Ireton was an able leader, but he died of plague on November 26, 1651. The policy of massacre was abandoned, pardon was offered to the rebels, and by the Articles of Kilkenny (May 12, 1652) nearly all of them surrendered on condition of being allowed to emigrate unhindered. An “Act for the Settling of Ireland” (August 12) confiscated part or all of th
e property of Irishmen—of whatever faith—who could not prove that they had been loyal to the Commonwealth; in this way 2,500,000 acres of Irish soil were transferred to English or Irish soldiers or civilians who had supported Cromwell in Ireland; two thirds of the soil of Ireland passed into the hands of Englishmen. 16 The counties of Kildare, Dublin, Carlow, Wicklow, and Wexford were formed into a new English Pale, and an attempt was made to exclude from them all Irish proprietors, then all Irishmen. Thousands of Irish families were dispossessed, and were given until March 1, 1655, to find other homes. Hundreds were shipped to Barbados or elsewhere on a charge of vagrancy.
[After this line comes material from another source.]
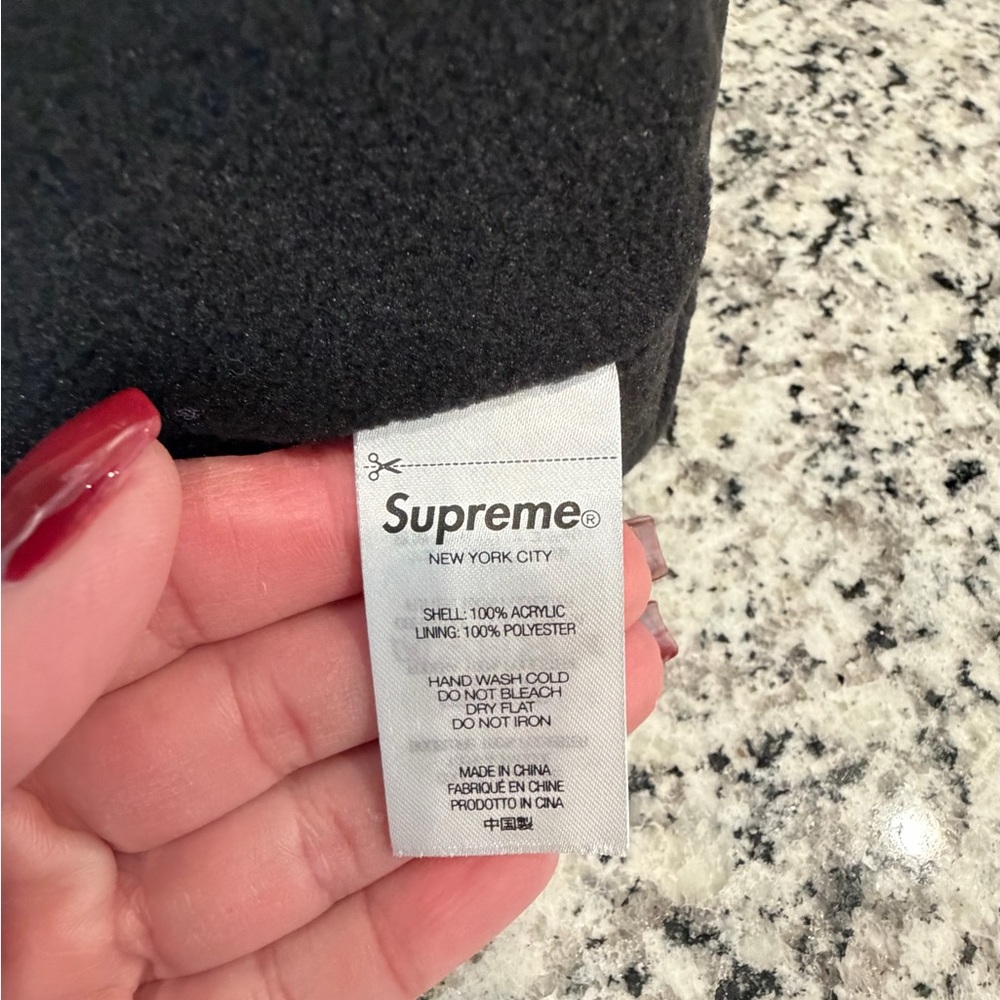 Supreme Black Knit Beanie - Picture 3 of 4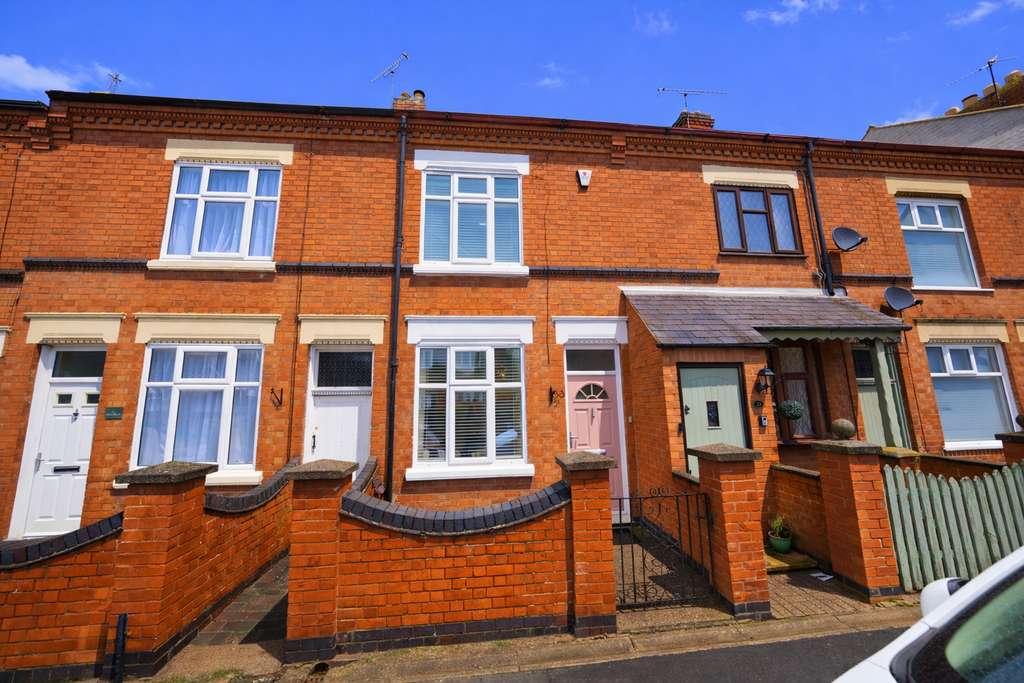 Property photo 2 of 17 Front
Sir William Petty calculated that out of a total population of 1,466,000 in Ireland in 1641, 616,000 had perished by 1652, by war, starvation or plague. In some counties, said an English officer, “a man might travel twenty or thirty miles and not see a living creature, either man or beast or bird.” “The sun,” said another, “never shined upon a nation so completely miserable.” 17 The Catholic religion was outlawed; all Catholic clergymen were ordered to leave Ireland within twenty days; to harbor a priest was made punishable by death; severe penalties were decreed for absence from Protestant services on Sunday; magistrates were authorized to take away the children of Catholics and send them to England for education in the Protestant faith. 18 All the inhumanity that was to be visited by Catholics upon the Protestants of France in 1680–90 was visited by Protestants upon the Catholics of Ireland in 1650–60. Catholicism became an inseparable part of Irish patriotism because the Church and the people were fused in a community of suffering. Those bitter years remained in Irish memory as an undying heritage of hate.